Como muchos asesinos a sueldo, el Polkas trabajaba como oficial de policía cuando lo reclutó el cartel. Cuando era sicario, su único trabajo era llevar a cabo secuestros y ejecuciones. Le suministraban suficientes armas y municiones, al igual que whiskey Buchanan’s y grandes cantidades de cocaína. La información sobre el objetivo –un nombre o una fotografía que le texteaban– le llegaba cuando iba de camino a una ubicación. Las interrogaciones se hacían en un rancho o en una casa segura. Los cuerpos se enterraban en tumbas clandestinas. Dice que mató personalmente a 32 personas antes de salir de los Zetas, por exención especial del jefe, Heriberto Lazcano. (De casualidad, Lazcano, un exparamilitar que lideró los Zetas desde 2006 hasta su muerte en un tiroteo en 2012, estuvo en la misma unidad de fuerzas especiales de Navarro.) Lazcano le permitió al Polkas dejar el cartel con la condición de ocultarse.
El Polkas dice que los Zetas empezaron a vender gasolina robada alrededor de 2010, cuando el cartel estaba siendo asediado por rivales y por el ejército. "Todo el mundo había empezado a pelear", dice. "Estábamos perdiendo dinero." Los primeros robos fueron secuestros oportunistas de camiones de petróleo, pero al poco tiempo empezaron a abrir grifos en los gasoductos directamente. Lo encontraron extremadamente beneficioso, sin ninguna necesidad de contrabandear el producto a través de la frontera cada vez más militarizada con Estados Unidos, y con un mercado mucho más amplio que el de las drogas ilegales. "Todo el mundo necesita gasolina", dice el Polka. "Siempre vas a tener clientes. Especialmente si es barata."

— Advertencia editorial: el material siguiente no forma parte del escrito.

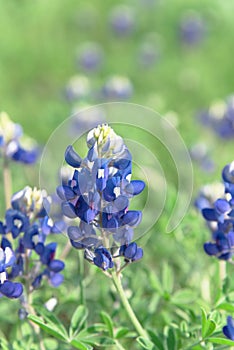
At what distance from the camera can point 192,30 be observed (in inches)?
258

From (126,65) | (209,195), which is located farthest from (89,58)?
(209,195)

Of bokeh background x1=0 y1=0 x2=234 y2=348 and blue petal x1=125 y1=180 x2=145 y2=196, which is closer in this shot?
blue petal x1=125 y1=180 x2=145 y2=196

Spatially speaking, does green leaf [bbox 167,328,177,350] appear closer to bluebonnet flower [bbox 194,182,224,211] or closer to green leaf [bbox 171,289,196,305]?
green leaf [bbox 171,289,196,305]

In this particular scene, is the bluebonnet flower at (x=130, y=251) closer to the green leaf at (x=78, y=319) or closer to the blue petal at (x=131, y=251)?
the blue petal at (x=131, y=251)

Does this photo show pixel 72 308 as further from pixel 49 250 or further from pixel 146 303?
pixel 49 250

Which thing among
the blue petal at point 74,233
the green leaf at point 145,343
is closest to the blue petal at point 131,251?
the blue petal at point 74,233

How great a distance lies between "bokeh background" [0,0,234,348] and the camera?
4.54 m

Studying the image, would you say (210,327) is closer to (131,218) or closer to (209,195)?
(131,218)

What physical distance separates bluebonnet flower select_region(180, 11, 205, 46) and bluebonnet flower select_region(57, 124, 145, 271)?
15.9ft

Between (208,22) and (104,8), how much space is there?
1.27m

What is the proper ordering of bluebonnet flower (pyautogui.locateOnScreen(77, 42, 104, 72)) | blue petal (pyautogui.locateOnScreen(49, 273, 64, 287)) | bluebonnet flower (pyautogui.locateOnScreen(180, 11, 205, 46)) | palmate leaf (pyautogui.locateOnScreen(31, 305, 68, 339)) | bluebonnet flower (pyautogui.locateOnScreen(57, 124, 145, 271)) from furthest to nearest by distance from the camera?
bluebonnet flower (pyautogui.locateOnScreen(180, 11, 205, 46)) < bluebonnet flower (pyautogui.locateOnScreen(77, 42, 104, 72)) < blue petal (pyautogui.locateOnScreen(49, 273, 64, 287)) < palmate leaf (pyautogui.locateOnScreen(31, 305, 68, 339)) < bluebonnet flower (pyautogui.locateOnScreen(57, 124, 145, 271))

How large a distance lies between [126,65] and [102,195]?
4.64 metres

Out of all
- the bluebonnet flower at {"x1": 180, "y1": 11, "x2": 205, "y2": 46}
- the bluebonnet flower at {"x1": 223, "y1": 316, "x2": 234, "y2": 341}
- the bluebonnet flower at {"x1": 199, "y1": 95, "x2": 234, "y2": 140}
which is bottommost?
the bluebonnet flower at {"x1": 223, "y1": 316, "x2": 234, "y2": 341}

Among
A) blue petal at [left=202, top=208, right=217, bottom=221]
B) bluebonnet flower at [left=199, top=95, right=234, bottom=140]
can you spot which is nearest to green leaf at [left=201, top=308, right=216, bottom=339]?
blue petal at [left=202, top=208, right=217, bottom=221]
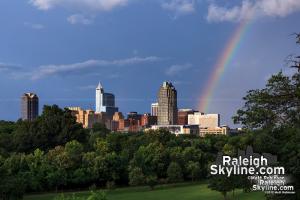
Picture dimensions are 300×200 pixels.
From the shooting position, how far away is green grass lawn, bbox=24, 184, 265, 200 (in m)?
40.5

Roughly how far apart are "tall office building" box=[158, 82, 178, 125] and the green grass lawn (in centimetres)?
14421

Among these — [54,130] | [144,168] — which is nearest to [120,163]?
[144,168]

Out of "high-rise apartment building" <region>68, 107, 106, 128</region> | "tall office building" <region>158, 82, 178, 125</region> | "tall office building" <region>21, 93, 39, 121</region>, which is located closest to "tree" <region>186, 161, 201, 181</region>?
"tall office building" <region>21, 93, 39, 121</region>

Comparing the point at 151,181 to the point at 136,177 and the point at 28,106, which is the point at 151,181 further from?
the point at 28,106

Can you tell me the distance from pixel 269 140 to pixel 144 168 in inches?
1559

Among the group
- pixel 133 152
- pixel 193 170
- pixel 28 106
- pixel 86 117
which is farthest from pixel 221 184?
pixel 86 117

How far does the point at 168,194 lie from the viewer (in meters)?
44.6

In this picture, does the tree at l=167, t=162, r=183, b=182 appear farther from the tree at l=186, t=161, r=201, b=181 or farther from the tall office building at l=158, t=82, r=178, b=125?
the tall office building at l=158, t=82, r=178, b=125

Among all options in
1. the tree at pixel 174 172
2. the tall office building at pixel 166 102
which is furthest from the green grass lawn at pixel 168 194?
the tall office building at pixel 166 102

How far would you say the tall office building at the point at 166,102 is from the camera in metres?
195

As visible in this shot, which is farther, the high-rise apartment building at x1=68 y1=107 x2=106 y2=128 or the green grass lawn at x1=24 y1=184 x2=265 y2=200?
the high-rise apartment building at x1=68 y1=107 x2=106 y2=128

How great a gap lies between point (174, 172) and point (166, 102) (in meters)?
142

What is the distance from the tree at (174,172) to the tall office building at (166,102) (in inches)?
5528

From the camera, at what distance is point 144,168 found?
5312cm
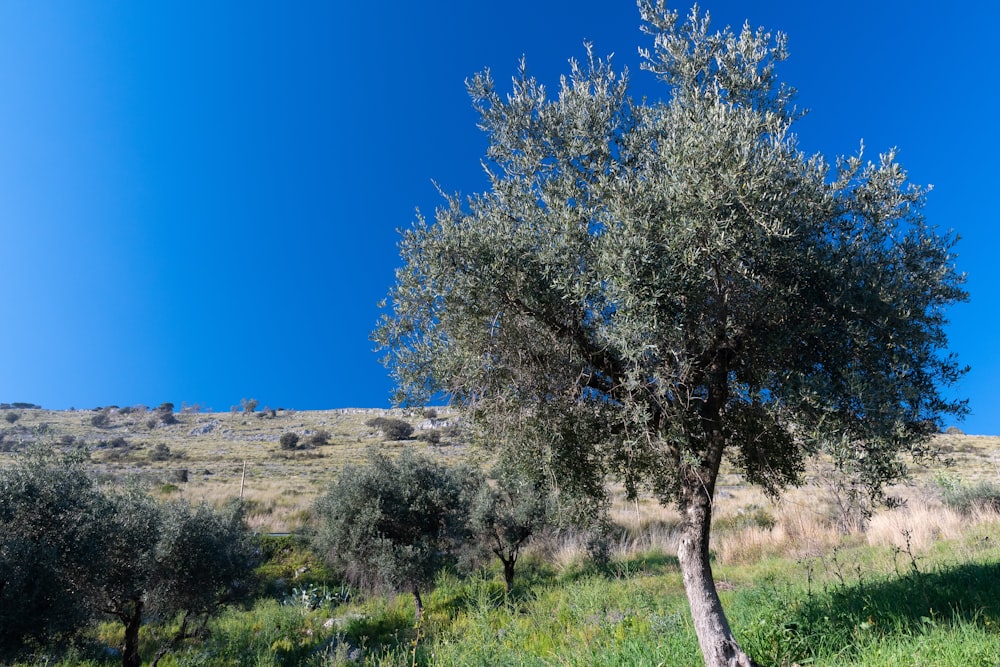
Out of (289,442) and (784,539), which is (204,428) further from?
(784,539)

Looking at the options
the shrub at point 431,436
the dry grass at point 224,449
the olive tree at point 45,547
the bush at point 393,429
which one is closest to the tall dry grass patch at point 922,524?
the dry grass at point 224,449

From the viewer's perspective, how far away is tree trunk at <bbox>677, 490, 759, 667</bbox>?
19.6ft

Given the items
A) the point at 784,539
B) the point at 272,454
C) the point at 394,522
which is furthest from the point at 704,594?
the point at 272,454

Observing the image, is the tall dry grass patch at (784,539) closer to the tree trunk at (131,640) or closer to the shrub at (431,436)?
the tree trunk at (131,640)

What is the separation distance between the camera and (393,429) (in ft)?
259

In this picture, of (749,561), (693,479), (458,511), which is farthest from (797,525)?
(693,479)

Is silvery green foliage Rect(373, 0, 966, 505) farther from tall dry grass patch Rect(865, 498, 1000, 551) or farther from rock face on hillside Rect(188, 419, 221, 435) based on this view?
rock face on hillside Rect(188, 419, 221, 435)

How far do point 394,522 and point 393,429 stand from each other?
60318 mm

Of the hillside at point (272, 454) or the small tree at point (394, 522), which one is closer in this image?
the small tree at point (394, 522)

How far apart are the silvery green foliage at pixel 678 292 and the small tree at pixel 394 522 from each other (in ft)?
45.4

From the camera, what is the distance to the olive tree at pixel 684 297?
570cm

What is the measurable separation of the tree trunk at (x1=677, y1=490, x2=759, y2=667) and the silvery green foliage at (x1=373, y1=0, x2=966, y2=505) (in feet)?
1.24

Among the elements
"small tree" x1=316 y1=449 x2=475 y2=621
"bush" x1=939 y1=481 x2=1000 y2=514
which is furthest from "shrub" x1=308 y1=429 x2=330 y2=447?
"bush" x1=939 y1=481 x2=1000 y2=514

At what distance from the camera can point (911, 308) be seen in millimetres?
6117
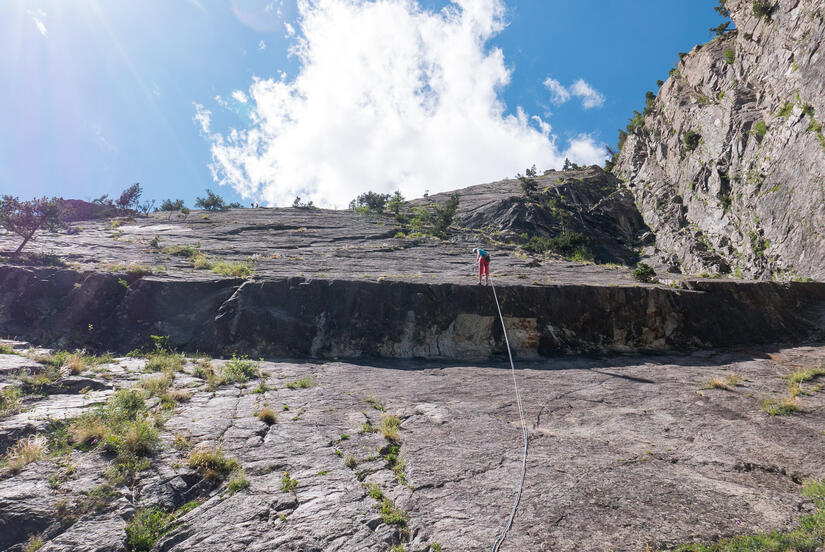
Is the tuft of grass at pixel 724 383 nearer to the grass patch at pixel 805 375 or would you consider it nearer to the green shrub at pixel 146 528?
the grass patch at pixel 805 375

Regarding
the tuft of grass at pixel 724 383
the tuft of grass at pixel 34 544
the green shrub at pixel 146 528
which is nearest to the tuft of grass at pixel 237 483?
the green shrub at pixel 146 528

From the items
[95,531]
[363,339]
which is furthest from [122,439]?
[363,339]

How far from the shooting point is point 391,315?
15.0 m

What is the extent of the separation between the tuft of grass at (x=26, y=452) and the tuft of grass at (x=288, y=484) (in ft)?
14.0

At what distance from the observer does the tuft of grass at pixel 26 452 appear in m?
6.36

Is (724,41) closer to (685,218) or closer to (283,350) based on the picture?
(685,218)

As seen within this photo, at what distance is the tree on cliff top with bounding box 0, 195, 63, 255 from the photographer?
66.5ft

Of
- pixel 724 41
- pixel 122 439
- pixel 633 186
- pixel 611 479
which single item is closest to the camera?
pixel 611 479

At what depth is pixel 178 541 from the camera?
5.36m

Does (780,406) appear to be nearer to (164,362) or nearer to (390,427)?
(390,427)

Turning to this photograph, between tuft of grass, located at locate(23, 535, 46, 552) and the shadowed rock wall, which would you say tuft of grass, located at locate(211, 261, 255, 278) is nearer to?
the shadowed rock wall

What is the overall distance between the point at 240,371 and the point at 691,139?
144 feet

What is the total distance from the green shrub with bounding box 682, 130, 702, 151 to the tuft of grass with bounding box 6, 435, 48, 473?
47.2 m

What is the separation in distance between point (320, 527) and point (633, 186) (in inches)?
2197
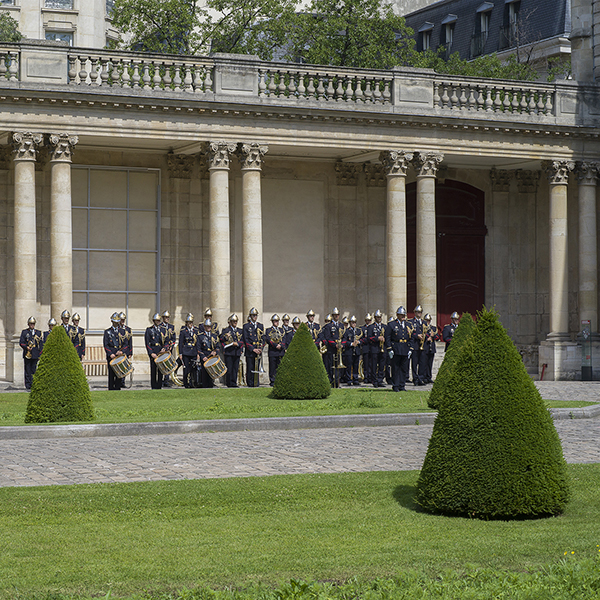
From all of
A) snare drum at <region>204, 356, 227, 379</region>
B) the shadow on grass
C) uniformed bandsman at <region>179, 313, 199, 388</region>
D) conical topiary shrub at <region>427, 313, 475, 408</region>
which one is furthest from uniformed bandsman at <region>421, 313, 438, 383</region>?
the shadow on grass

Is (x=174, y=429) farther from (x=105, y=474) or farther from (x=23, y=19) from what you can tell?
(x=23, y=19)

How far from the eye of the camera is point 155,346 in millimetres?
24828

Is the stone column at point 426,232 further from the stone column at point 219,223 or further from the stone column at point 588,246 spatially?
the stone column at point 219,223

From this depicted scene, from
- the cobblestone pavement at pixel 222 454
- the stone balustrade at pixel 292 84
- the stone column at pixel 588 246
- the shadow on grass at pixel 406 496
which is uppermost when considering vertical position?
the stone balustrade at pixel 292 84

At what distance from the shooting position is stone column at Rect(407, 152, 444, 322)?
97.3ft

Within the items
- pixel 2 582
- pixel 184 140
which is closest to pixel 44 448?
pixel 2 582

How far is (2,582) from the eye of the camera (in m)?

En un arreglo típico, dice, los Zetas designan a un oficial de policía o de tránsito de la nómina del cartel para que supervise a un equipo de huachicoleros, que reciben entre 500 y 1.000 pesos mexicanos para hacer el trabajo sucio y peligroso de abrir grifos en los oleoductos. Son alrededor de 40 dólares, un buen salario para un trabajo manual en México, pero si cometen un error, como perder gasolina a manos del ejército, o iniciar accidentalmente un incendio, el castigo es la muerte. El día del jale, salen en una flota de pickups robadas con sus barriles de 1.000 litros. La ubicación en general sale de una pista de un empleado de Pemex, un punto no vigilado donde se espera que pase una tanda de combustible. Si el oleoducto está enterrado, lo cavan. Si está sellado, lo cincelan hasta abrirlo. El proceso de perforar los caños es la operación más delicada. Primero sueldan una válvula con una boquilla en la superficie, después usan una barrena para hacer un agujero. Mientras les llueve gasolina con alta presión en la cara, atornillan una manguera en la boquilla y usan la válvula para controlar el flujo. Cuando la manguera está conectada, les lleva menos de un minuto llenar un "balde", un contenedor cuadrado de plástico que entra en la caja de una pickup de media tonelada.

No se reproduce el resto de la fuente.